Gloria St. Martin-Lowry, president, HPWP Group

Employees are the lifeblood of a business. When workers are happy in their roles, companies experience high retention rates and increased productivity. But when employees aren’t, these benefits quickly reverse. The Great Resignation and “quiet quitting” phenomena reveal what happens when employees’ needs and expectations aren’t met.

Over the past two quarters, productivity has dropped dramatically. In the wake of the pandemic, tight labor market and ongoing battle over remote work, people are reconsidering what they do, where they do it and who they do it for. Employees know they have choices as to where and how they work. But although some might feel comfortable walking away (prompting the Great Resignation), others are just shutting down and doing the bare minimum (leading to “quiet quitting”).

“Resigners” and “quiet quitters” alike demonstrate the need for new approaches to culture and management. The new era of work is here, no matter how hard some companies might fight it. To be successful, managers must understand the necessity of flexibility and support for employees.

Building flexibility into the workplace

Currently, a flexible working arrangement is one of the top three reasons people search for new jobs. However, flexibility isn’t black and white; it means different things to different people. Some might want to be able to put in their hours at any time of day. Some might be more concerned about the location where they’re working. Others might want to take off an hour here or there for family obligations. That’s why flexible policies that don’t consider individual preferences won’t work.
________________
◆ **WORK REQUEST 1**
Answer these questions from the employee retention article:
(a) Which two phenomena show what happens when employees' needs and expectations go unmet?
(b) Over what period has productivity dropped dramatically?
(c) Where does a flexible working arrangement rank among the reasons people search for new jobs?
◆ **WORK REQUEST 2**
Does each statement agree with the employee retention article? Answer yes or no, and quote the words that decide it.
(a) Productivity has risen over the past two quarters.
(b) Flexibility means the same thing to every worker.
(c) Managers must understand that employees need flexibility and support.
◆ **WORK REQUEST 3**
Turn the paragraph of the employee retention article that begins "Currently, a flexible working arrangement" into a short list that keeps its main facts.
The records have no connection to the employee retention article.

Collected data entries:
________________
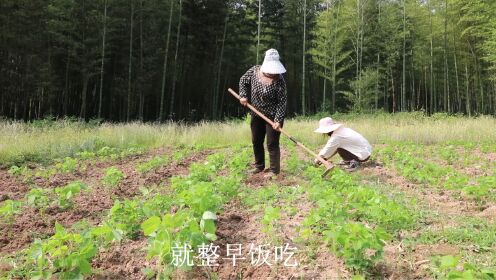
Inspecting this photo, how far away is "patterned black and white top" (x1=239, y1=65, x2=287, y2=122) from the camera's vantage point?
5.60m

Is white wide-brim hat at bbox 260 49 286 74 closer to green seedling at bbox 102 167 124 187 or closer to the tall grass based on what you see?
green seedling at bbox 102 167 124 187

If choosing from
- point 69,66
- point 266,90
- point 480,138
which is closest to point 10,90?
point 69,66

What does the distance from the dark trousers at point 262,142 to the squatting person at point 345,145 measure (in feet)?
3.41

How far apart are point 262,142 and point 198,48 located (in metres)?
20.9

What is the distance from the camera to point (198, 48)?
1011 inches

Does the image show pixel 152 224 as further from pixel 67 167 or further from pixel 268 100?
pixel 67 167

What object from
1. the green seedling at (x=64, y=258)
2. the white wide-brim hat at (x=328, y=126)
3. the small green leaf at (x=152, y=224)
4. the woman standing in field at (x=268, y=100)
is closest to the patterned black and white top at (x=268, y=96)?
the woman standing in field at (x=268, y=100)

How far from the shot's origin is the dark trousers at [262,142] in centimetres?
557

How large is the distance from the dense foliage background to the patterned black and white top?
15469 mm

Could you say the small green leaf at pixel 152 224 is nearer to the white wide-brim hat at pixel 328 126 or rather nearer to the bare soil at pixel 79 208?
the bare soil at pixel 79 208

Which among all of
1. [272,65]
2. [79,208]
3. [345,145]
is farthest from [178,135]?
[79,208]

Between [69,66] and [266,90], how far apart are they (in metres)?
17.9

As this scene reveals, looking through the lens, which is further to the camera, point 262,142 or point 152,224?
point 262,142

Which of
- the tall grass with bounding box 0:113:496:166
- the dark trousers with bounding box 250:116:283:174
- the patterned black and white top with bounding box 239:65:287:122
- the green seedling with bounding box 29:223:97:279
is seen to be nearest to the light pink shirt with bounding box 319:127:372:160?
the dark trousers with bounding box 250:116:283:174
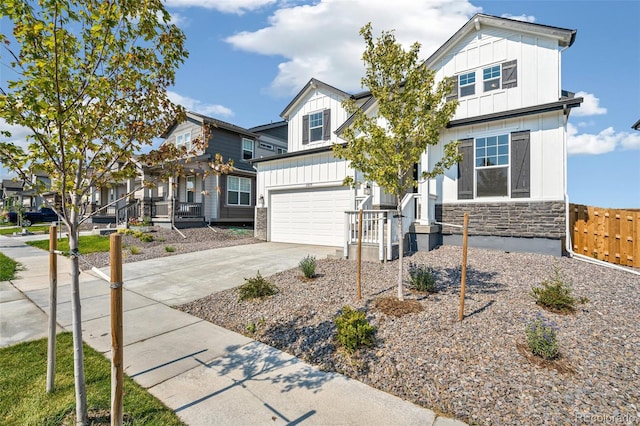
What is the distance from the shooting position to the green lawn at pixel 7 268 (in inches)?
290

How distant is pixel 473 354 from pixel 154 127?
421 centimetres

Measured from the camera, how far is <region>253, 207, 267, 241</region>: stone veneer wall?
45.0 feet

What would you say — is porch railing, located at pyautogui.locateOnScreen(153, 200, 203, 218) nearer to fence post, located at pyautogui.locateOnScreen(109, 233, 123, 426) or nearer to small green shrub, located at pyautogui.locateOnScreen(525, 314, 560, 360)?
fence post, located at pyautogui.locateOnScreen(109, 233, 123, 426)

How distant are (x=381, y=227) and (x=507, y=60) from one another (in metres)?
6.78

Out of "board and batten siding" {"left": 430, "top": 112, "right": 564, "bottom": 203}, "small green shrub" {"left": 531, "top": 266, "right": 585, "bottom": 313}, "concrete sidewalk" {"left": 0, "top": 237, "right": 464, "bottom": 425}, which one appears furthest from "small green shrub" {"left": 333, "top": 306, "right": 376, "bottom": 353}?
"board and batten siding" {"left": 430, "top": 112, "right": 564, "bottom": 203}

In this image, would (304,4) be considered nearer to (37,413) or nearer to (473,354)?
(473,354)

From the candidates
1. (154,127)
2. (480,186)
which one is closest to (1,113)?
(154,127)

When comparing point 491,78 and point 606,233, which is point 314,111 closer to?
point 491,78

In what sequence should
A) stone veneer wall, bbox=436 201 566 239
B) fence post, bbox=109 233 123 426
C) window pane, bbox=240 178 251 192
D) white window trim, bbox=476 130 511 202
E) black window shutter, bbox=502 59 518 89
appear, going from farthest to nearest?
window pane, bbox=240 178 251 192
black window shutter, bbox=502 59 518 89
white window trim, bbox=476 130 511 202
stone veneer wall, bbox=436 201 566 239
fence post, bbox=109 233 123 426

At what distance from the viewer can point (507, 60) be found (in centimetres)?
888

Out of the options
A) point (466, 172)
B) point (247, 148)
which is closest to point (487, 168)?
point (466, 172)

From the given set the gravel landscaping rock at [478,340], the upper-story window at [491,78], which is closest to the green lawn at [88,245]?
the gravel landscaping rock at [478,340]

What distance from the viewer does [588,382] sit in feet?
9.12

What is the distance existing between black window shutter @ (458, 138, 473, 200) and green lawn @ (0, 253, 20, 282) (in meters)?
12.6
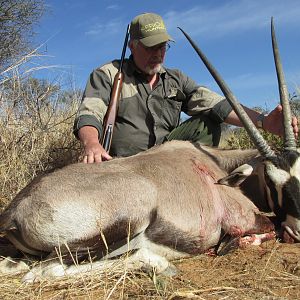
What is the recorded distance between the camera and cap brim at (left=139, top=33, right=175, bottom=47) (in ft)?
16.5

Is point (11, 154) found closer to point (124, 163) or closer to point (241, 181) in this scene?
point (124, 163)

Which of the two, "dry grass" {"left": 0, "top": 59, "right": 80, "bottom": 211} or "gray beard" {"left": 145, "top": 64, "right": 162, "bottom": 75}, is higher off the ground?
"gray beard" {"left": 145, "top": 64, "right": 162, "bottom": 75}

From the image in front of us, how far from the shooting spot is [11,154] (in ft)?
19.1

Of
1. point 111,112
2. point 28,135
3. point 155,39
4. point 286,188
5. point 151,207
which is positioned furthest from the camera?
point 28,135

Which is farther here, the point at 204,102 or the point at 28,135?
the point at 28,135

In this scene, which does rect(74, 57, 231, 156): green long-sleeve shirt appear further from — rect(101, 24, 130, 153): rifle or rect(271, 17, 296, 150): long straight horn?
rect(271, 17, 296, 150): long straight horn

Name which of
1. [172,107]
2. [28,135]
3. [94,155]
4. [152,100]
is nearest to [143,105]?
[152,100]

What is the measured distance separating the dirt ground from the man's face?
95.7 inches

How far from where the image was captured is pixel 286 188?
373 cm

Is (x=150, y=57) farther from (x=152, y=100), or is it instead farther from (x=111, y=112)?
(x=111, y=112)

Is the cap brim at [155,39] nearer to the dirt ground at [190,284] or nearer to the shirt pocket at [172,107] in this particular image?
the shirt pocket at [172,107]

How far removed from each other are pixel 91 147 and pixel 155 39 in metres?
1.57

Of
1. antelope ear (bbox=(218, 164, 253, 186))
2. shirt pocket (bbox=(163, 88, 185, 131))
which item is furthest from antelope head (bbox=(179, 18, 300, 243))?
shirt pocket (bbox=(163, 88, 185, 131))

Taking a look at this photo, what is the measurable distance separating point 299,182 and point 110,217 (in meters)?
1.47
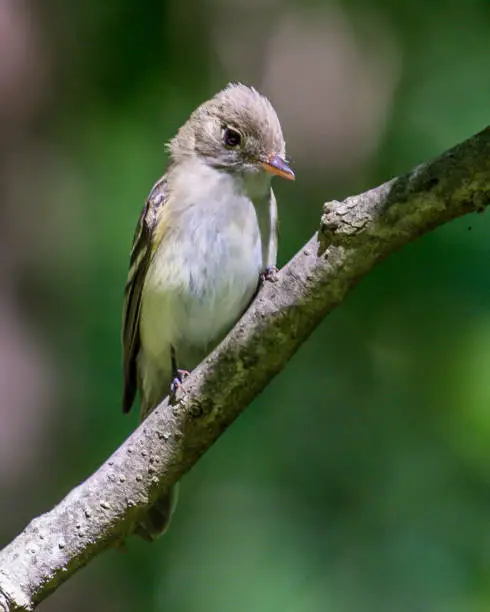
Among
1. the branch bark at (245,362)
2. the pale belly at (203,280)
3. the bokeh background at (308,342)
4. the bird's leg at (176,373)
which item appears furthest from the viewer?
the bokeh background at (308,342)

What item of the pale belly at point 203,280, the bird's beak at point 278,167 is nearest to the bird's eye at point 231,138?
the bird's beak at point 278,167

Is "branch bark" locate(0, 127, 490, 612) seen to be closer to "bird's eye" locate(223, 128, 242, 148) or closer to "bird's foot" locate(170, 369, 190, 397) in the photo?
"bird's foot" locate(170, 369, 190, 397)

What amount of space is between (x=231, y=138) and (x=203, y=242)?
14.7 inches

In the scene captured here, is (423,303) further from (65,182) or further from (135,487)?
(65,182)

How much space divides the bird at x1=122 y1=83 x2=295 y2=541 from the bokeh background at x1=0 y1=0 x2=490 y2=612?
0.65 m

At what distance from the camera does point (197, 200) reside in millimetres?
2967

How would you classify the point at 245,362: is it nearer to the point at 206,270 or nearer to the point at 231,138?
________________
◆ **EXERCISE RESULT 1**
(a) The Great Resignation and "quiet quitting."
(b) The past two quarters.
(c) It is one of the top three reasons.

◆ **EXERCISE RESULT 2**
(a) No: "Over the past two quarters, productivity has dropped dramatically."
(b) No: "it means different things to different people."
(c) Yes: "managers must understand the necessity of flexibility and support for employees."

◆ **EXERCISE RESULT 3**
- A flexible working arrangement is one of the top three reasons people search for new jobs.
- Flexibility means different things to different people:
  - some want to work their hours at any time of day;
  - some care more about where they work;
  - others want to take an hour off now and then for family obligations.
- Flexible policies that ignore individual preferences won't work.